+++ Text section +++

Wilbur F. Davidson was born in Adrian in 1852. He graduated from Howell High School in 1870, and in 1882 he opened a large dry goods store in Port Huron. In 1883 Davidson installed an electric light plant in his store. It was the first such plant in St. Clair County, and proved so successful that Davidson soon organized the Port Huron Light and Power Company, and turned his efforts from dry goods to the electricity business. Over the rest of his life, Davidson organized a number of power companies and electric railways, and branched into other real estate and financial businesses in Port Huron.

In 1890, Davidson constructed this house for his family. He lived there until his death in 1912, after which his daughter Cornelia moved in with her husband, Alfred West. They lived there until Alfred's death in 1950. Don Hampton purchased the house in 1951. In 1970, preservationists sought to restore the house, and renovations continued during the early 1970s.

==Description==
The Wilbur F. Davidson House is a two and one-half story frame Queen Anne house. The first floor has clapboard siding, and scalloped shingles are above. Raised wood decorations on the gables creates a half-timbered effect.

It has 23 rooms, including a card room and basement billiard room. There are seven fireplaces in the house. The original trim is still extant, and includes walnut, butternut, oak, and cherry woods. The floors are hardwood throughout. The foyer is beamed and paneled, and contains a prominent staircase with serpentine balusters.

+++

### Problem 1
Reproduce word for word the part of the Wilbur F. Davidson House text from "In 1890, Davidson" up to and including "a half-timbered effect.".
### Problem 2
Name every kind of wood that the Wilbur F. Davidson House text lists in the house's original trim.
The records that come next have nothing to do with the text about the Wilbur F. Davidson House.

+++ Raw data +++

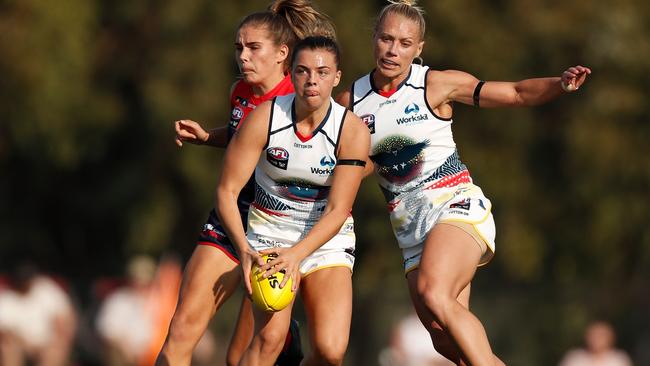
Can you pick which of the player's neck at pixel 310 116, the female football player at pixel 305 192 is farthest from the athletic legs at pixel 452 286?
the player's neck at pixel 310 116

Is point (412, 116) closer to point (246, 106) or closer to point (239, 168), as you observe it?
Answer: point (246, 106)

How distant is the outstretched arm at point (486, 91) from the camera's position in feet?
26.0

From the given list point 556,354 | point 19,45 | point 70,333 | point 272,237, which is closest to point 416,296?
point 272,237

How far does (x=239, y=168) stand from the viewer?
7.48 m

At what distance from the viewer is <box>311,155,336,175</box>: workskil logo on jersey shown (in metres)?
7.55

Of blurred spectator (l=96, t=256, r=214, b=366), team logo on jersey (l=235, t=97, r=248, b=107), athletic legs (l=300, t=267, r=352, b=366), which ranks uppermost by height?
team logo on jersey (l=235, t=97, r=248, b=107)

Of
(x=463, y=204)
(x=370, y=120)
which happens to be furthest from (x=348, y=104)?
(x=463, y=204)

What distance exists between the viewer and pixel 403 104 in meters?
7.93

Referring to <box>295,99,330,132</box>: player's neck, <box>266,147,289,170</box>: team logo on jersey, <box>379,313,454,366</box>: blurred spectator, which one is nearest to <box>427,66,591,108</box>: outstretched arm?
<box>295,99,330,132</box>: player's neck

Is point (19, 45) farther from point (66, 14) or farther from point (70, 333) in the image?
point (70, 333)

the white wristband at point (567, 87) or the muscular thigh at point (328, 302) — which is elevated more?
the white wristband at point (567, 87)

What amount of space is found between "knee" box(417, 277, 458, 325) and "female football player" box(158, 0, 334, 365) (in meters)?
1.21

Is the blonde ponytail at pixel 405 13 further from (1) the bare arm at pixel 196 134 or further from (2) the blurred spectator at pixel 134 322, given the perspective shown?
(2) the blurred spectator at pixel 134 322

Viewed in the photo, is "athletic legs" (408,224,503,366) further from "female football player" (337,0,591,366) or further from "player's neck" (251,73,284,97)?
"player's neck" (251,73,284,97)
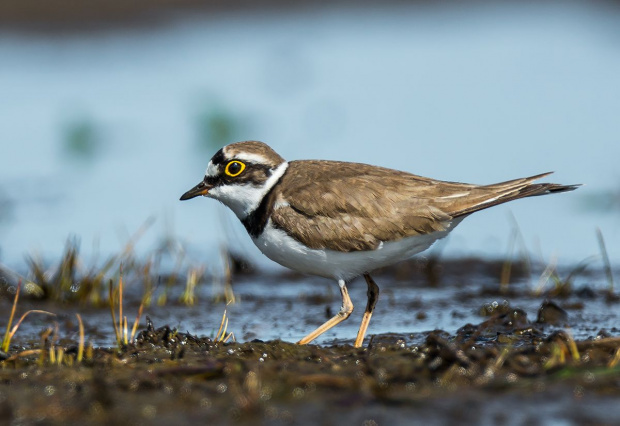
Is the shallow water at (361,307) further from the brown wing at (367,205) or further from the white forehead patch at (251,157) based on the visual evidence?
the white forehead patch at (251,157)

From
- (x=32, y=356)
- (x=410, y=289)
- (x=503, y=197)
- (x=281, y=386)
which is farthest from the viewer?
(x=410, y=289)

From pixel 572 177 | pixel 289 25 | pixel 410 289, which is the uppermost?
pixel 289 25

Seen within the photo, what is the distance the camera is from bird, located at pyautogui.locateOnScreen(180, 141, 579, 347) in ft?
20.7

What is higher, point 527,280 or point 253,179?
point 253,179

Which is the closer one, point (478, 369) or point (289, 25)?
point (478, 369)

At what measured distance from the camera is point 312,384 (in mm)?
4656

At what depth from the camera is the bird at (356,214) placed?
249 inches

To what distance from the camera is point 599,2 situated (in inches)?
841

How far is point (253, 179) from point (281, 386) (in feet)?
7.82

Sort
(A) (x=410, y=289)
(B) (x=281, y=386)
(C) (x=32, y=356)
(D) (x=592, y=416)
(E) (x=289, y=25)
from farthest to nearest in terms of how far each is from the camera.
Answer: (E) (x=289, y=25)
(A) (x=410, y=289)
(C) (x=32, y=356)
(B) (x=281, y=386)
(D) (x=592, y=416)

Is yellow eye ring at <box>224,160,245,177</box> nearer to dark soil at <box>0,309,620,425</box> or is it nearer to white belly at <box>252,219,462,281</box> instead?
white belly at <box>252,219,462,281</box>

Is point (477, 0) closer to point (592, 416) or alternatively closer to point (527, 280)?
point (527, 280)

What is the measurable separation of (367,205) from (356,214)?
3.6 inches

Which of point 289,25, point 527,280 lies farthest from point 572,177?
point 289,25
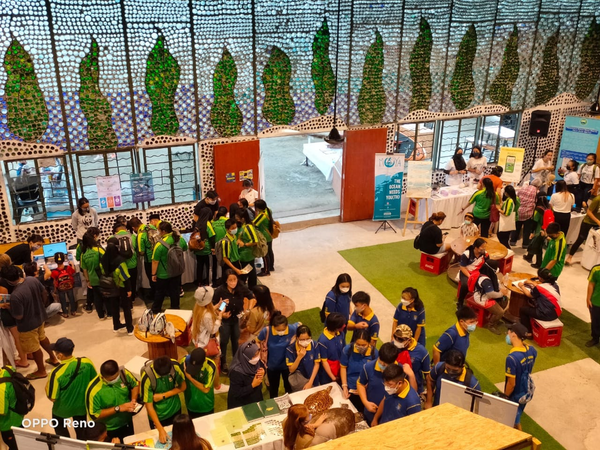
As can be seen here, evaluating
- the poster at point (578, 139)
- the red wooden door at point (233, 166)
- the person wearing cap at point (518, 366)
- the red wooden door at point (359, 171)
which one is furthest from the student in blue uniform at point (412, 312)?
the poster at point (578, 139)

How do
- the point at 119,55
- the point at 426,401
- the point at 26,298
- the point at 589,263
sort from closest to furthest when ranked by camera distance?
the point at 426,401 → the point at 26,298 → the point at 119,55 → the point at 589,263

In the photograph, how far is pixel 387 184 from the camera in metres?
11.5

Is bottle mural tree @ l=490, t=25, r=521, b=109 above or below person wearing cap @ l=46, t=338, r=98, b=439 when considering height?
above

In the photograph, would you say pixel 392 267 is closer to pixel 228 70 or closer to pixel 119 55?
pixel 228 70

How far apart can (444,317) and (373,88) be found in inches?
191

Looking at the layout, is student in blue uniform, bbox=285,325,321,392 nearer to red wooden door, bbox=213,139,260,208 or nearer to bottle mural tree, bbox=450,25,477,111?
red wooden door, bbox=213,139,260,208

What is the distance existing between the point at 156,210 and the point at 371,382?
6.44m

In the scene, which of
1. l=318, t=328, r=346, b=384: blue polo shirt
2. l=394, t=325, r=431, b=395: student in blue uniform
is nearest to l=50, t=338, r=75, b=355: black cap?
l=318, t=328, r=346, b=384: blue polo shirt

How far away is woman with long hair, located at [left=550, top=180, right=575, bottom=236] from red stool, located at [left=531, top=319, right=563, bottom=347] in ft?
9.29

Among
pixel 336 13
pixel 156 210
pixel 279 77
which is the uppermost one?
pixel 336 13

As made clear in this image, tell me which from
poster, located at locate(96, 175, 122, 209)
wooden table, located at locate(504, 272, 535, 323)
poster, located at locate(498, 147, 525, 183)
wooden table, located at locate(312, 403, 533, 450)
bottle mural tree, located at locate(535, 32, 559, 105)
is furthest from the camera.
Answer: bottle mural tree, located at locate(535, 32, 559, 105)

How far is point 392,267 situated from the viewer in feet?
33.1

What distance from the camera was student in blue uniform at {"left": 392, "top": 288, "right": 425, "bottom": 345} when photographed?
6.30 meters

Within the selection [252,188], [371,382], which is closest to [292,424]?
[371,382]
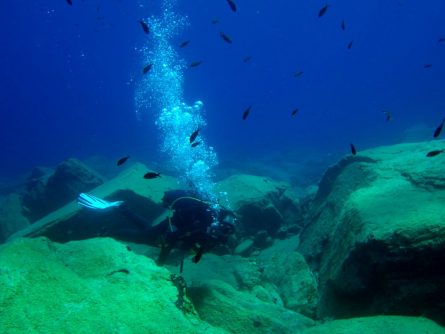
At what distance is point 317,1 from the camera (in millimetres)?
91938

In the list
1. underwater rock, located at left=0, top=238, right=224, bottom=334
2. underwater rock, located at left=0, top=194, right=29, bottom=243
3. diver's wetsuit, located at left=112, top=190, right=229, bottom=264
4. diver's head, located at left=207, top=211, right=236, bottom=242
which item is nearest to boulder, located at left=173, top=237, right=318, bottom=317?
diver's wetsuit, located at left=112, top=190, right=229, bottom=264

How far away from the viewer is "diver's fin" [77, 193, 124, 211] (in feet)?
23.9

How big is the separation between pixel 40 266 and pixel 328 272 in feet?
10.6

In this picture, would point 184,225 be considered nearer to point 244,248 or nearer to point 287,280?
point 287,280

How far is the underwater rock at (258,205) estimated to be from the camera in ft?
28.3

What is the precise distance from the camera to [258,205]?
342 inches

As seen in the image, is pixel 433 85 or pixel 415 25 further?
pixel 415 25

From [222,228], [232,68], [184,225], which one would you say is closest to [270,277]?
[222,228]

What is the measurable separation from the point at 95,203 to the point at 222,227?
339 cm

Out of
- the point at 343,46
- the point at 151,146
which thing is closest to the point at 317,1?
the point at 343,46

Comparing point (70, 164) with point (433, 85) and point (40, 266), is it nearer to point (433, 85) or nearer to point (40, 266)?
point (40, 266)

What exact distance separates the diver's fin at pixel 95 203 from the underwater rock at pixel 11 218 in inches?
170

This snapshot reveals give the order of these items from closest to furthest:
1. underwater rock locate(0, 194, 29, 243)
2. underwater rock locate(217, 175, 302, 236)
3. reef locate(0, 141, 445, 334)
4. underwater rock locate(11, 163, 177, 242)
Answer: reef locate(0, 141, 445, 334), underwater rock locate(11, 163, 177, 242), underwater rock locate(217, 175, 302, 236), underwater rock locate(0, 194, 29, 243)

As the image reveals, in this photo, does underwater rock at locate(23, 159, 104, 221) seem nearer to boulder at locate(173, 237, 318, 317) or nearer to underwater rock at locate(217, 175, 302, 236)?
underwater rock at locate(217, 175, 302, 236)
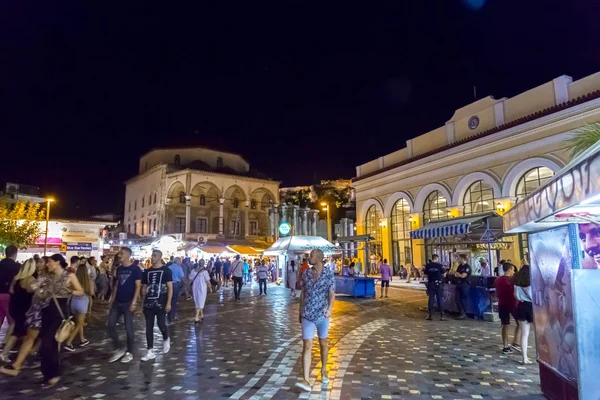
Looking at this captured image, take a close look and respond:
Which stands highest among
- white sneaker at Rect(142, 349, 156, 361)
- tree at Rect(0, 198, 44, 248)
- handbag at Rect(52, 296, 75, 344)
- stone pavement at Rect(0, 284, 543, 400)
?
tree at Rect(0, 198, 44, 248)

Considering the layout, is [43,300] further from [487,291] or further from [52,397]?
[487,291]

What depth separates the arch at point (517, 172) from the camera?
1838cm

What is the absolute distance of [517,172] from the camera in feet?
63.6

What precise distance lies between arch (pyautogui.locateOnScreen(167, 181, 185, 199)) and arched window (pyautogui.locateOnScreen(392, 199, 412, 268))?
78.2 ft

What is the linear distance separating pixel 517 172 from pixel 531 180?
742 millimetres

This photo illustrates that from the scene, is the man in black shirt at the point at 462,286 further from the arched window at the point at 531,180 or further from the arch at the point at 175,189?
the arch at the point at 175,189

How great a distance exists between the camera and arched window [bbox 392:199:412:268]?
26.5 metres

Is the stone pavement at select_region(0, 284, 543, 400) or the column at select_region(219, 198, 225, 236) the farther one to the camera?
the column at select_region(219, 198, 225, 236)

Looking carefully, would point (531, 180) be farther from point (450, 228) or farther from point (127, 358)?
point (127, 358)

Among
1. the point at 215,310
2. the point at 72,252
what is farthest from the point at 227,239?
the point at 215,310

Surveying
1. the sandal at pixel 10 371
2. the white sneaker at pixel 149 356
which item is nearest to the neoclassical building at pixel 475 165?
the white sneaker at pixel 149 356

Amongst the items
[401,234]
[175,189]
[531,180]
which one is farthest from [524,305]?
[175,189]

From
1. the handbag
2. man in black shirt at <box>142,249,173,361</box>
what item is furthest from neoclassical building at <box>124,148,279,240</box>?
the handbag

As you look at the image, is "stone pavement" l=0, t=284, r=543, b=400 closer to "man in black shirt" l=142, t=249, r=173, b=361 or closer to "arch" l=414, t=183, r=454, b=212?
"man in black shirt" l=142, t=249, r=173, b=361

+++

### Your response 1
In 1890, Davidson constructed this house for his family. He lived there until his death in 1912, after which his daughter Cornelia moved in with her husband, Alfred West. They lived there until Alfred's death in 1950. Don Hampton purchased the house in 1951. In 1970, preservationists sought to restore the house, and renovations continued during the early 1970s.

==Description==
The Wilbur F. Davidson House is a two and one-half story frame Queen Anne house. The first floor has clapboard siding, and scalloped shingles are above. Raised wood decorations on the gables creates a half-timbered effect.

### Your response 2
Walnut, butternut, oak, and cherry.